= WHAT THE EXERCISE ASKS =
Put every line of the items below into a numbered list, skipping blank lines and leaving the pictures out.

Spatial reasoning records
------------------------------------------------------------------------
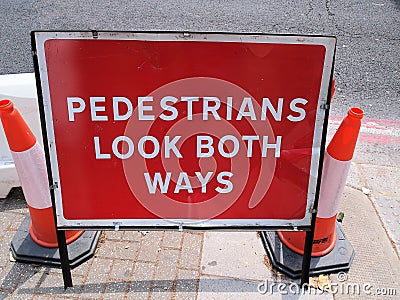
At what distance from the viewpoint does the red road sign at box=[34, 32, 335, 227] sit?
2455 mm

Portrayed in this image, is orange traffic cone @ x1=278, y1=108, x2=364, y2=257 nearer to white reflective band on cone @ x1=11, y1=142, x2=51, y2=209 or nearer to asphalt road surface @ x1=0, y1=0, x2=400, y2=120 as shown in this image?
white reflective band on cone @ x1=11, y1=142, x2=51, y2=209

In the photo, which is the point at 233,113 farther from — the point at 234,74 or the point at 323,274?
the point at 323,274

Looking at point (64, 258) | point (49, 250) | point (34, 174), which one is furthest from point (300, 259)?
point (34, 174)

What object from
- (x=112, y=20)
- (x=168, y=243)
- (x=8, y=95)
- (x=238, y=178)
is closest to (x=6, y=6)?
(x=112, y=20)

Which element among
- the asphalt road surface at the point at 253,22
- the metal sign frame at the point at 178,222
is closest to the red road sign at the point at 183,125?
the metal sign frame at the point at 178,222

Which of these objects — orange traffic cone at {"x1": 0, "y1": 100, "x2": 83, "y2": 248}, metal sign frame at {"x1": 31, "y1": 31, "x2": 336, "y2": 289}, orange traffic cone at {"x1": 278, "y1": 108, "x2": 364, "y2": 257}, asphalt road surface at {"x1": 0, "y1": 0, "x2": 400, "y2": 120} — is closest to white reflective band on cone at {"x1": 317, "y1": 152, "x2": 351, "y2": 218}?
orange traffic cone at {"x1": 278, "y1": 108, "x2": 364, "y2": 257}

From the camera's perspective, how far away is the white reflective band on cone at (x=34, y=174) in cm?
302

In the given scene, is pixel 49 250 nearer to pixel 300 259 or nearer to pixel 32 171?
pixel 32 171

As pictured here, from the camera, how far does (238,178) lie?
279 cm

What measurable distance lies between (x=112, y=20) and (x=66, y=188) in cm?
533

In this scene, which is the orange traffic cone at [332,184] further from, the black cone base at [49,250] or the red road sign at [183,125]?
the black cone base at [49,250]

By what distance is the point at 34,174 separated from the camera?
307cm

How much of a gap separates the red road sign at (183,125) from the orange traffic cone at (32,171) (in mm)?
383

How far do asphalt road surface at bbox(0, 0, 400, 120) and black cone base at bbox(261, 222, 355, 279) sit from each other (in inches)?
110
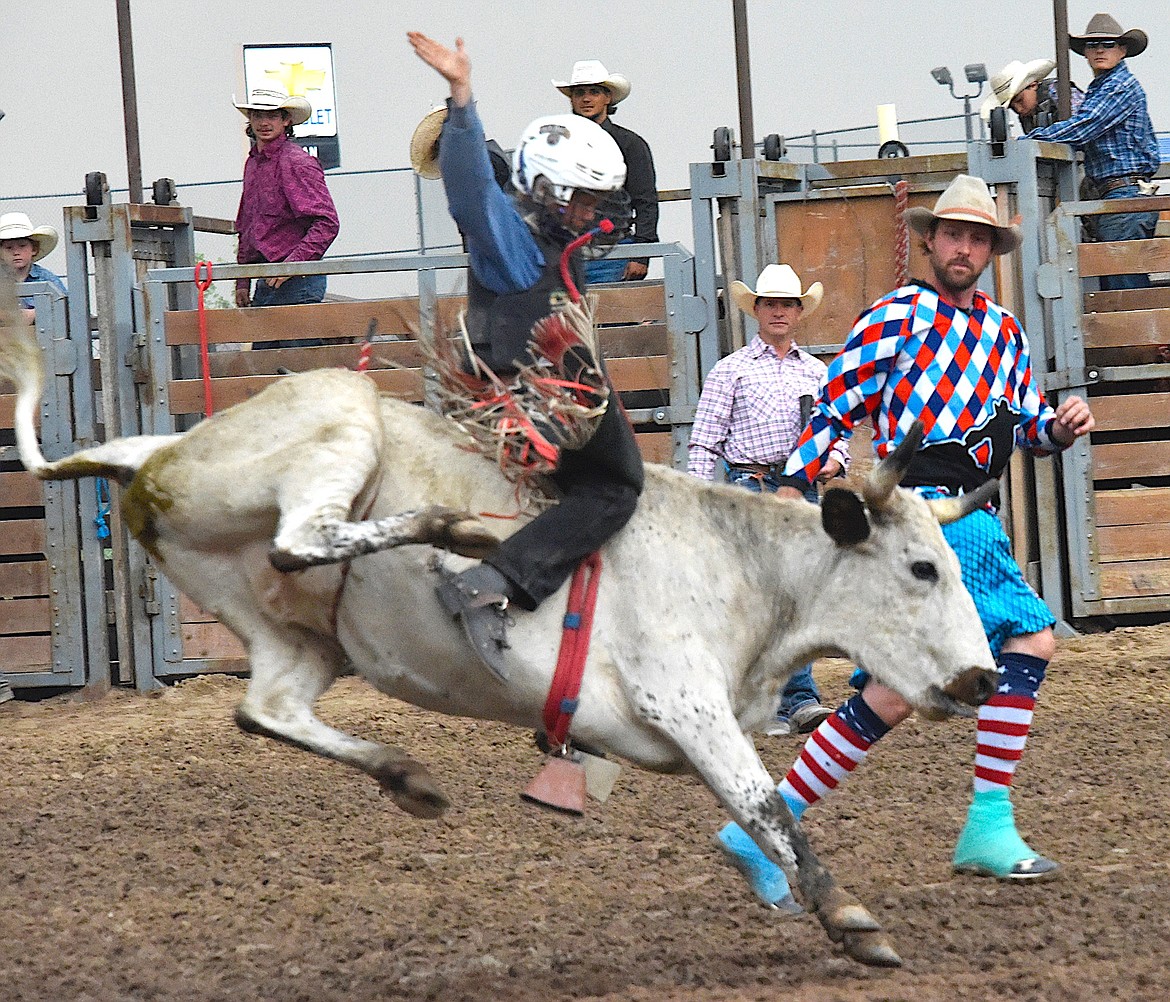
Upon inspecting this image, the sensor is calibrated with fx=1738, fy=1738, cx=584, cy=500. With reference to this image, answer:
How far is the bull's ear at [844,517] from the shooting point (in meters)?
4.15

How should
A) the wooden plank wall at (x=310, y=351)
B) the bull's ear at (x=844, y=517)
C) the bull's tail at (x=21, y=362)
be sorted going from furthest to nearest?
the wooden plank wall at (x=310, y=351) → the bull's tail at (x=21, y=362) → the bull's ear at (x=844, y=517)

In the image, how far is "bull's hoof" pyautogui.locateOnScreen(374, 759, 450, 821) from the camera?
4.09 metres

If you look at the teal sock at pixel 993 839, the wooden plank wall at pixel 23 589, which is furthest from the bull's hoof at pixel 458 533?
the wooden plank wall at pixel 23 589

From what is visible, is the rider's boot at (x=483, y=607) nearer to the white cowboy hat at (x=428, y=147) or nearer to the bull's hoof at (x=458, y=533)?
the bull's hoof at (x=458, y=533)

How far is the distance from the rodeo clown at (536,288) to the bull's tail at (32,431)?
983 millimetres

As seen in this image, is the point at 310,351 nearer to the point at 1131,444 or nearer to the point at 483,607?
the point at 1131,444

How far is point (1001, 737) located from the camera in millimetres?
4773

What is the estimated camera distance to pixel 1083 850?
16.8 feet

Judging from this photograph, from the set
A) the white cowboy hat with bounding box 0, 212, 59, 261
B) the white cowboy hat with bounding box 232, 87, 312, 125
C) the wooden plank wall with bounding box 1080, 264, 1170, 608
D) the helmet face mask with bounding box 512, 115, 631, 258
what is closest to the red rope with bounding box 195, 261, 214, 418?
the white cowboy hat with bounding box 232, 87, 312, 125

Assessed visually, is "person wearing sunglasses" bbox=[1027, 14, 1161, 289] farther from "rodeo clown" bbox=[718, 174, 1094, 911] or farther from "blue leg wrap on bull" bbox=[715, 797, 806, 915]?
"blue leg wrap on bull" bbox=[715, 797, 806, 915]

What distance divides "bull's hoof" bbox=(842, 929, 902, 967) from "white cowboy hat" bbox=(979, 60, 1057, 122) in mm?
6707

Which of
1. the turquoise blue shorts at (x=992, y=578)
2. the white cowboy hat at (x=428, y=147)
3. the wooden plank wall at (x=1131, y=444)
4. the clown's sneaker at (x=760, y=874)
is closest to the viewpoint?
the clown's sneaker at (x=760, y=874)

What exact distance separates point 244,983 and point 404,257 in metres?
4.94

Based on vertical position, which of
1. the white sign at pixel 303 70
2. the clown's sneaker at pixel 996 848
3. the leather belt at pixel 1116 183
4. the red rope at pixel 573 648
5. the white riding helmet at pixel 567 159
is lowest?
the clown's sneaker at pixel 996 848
------------------------------------------------------------------------
= WRITTEN ANSWER =
1. At what distance from the viewpoint does the red road sign at box=[34, 32, 335, 227] sit?
2. 2455 mm
3. Portrayed in this image, is orange traffic cone @ x1=278, y1=108, x2=364, y2=257 nearer to white reflective band on cone @ x1=11, y1=142, x2=51, y2=209 or nearer to asphalt road surface @ x1=0, y1=0, x2=400, y2=120 as shown in this image?
4. white reflective band on cone @ x1=11, y1=142, x2=51, y2=209
5. In the photo, which is the point at 233,113 farther from — the point at 234,74 or the point at 323,274?
6. the point at 323,274
7. Looking at point (64, 258) | point (49, 250) | point (34, 174), which one is furthest from point (300, 259)?
8. point (34, 174)
9. What object from
10. - (x=112, y=20)
11. - (x=168, y=243)
12. - (x=8, y=95)
13. - (x=238, y=178)
14. is closest to (x=6, y=6)?
15. (x=112, y=20)
16. Which element among
17. - the asphalt road surface at the point at 253,22
18. - the metal sign frame at the point at 178,222
19. is closest to the red road sign at the point at 183,125?
20. the metal sign frame at the point at 178,222
21. Which of these objects — orange traffic cone at {"x1": 0, "y1": 100, "x2": 83, "y2": 248}, metal sign frame at {"x1": 31, "y1": 31, "x2": 336, "y2": 289}, orange traffic cone at {"x1": 278, "y1": 108, "x2": 364, "y2": 257}, asphalt road surface at {"x1": 0, "y1": 0, "x2": 400, "y2": 120} — is closest to white reflective band on cone at {"x1": 317, "y1": 152, "x2": 351, "y2": 218}?
22. orange traffic cone at {"x1": 278, "y1": 108, "x2": 364, "y2": 257}
23. From the camera's perspective, how far away is the white reflective band on cone at (x=34, y=174) in cm?
24. 302
25. In the given scene, is pixel 49 250 nearer to pixel 300 259 or nearer to pixel 32 171?
26. pixel 32 171
27. As pictured here, from the camera, how far does (238,178) lie?
28. 279 cm
29. What measurable distance lies between (x=112, y=20) and (x=66, y=188) in cm?
30. 533
31. In this scene, which is the orange traffic cone at [332,184] further from, the black cone base at [49,250] or the red road sign at [183,125]?
32. the black cone base at [49,250]
33. By what distance is the point at 34,174 separated from the camera?
34. 307cm
35. How much of a gap separates the red road sign at (183,125) from the orange traffic cone at (32,171) (in mm)?
36. 383
37. How far do asphalt road surface at bbox(0, 0, 400, 120) and black cone base at bbox(261, 222, 355, 279) sit from each other (in inches)?
38. 110
39. Upon inspecting this image, the sensor is calibrated with fx=1738, fy=1738, cx=584, cy=500. With reference to this image, answer:
40. How far is the bull's ear at [844,517] from the shooting point (in meters)?
41. 4.15
42. How should
43. A) the wooden plank wall at (x=310, y=351)
44. B) the bull's ear at (x=844, y=517)
45. C) the bull's tail at (x=21, y=362)
46. be sorted going from furthest to nearest?
47. the wooden plank wall at (x=310, y=351) → the bull's tail at (x=21, y=362) → the bull's ear at (x=844, y=517)
48. In the image, how far is "bull's hoof" pyautogui.locateOnScreen(374, 759, 450, 821) from the camera?
49. 4.09 metres
50. If you look at the teal sock at pixel 993 839, the wooden plank wall at pixel 23 589, which is furthest from the bull's hoof at pixel 458 533?
51. the wooden plank wall at pixel 23 589
52. From what is visible, is the rider's boot at (x=483, y=607) nearer to the white cowboy hat at (x=428, y=147) or nearer to the bull's hoof at (x=458, y=533)?
53. the bull's hoof at (x=458, y=533)
54. How far is the distance from the rodeo clown at (536,288) to the bull's tail at (32,431)?
55. 983 millimetres
56. As seen in this image, is the point at 310,351 nearer to the point at 1131,444 or nearer to the point at 483,607?
57. the point at 1131,444
58. How far is point (1001, 737) located from the camera in millimetres?
59. 4773
60. What is the estimated camera distance to pixel 1083 850?
61. 16.8 feet
62. Judging from this photograph, from the set
63. A) the white cowboy hat with bounding box 0, 212, 59, 261
64. B) the white cowboy hat with bounding box 232, 87, 312, 125
65. C) the wooden plank wall with bounding box 1080, 264, 1170, 608
66. D) the helmet face mask with bounding box 512, 115, 631, 258
67. what is closest to the red rope with bounding box 195, 261, 214, 418?
68. the white cowboy hat with bounding box 232, 87, 312, 125
69. Assessed visually, is "person wearing sunglasses" bbox=[1027, 14, 1161, 289] farther from "rodeo clown" bbox=[718, 174, 1094, 911] or farther from "blue leg wrap on bull" bbox=[715, 797, 806, 915]?
70. "blue leg wrap on bull" bbox=[715, 797, 806, 915]
71. What distance divides "bull's hoof" bbox=(842, 929, 902, 967) from "white cowboy hat" bbox=(979, 60, 1057, 122) in mm?
72. 6707
73. Which of
74. 1. the turquoise blue shorts at (x=992, y=578)
75. 2. the white cowboy hat at (x=428, y=147)
76. 3. the wooden plank wall at (x=1131, y=444)
77. 4. the clown's sneaker at (x=760, y=874)
78. is closest to the viewpoint?
79. the clown's sneaker at (x=760, y=874)
80. What exact distance separates point 244,983 and point 404,257 in metres?
81. 4.94
82. Based on vertical position, which of
83. 1. the white sign at pixel 303 70
84. 2. the clown's sneaker at pixel 996 848
85. 3. the leather belt at pixel 1116 183
86. 4. the red rope at pixel 573 648
87. 5. the white riding helmet at pixel 567 159
88. is lowest?
89. the clown's sneaker at pixel 996 848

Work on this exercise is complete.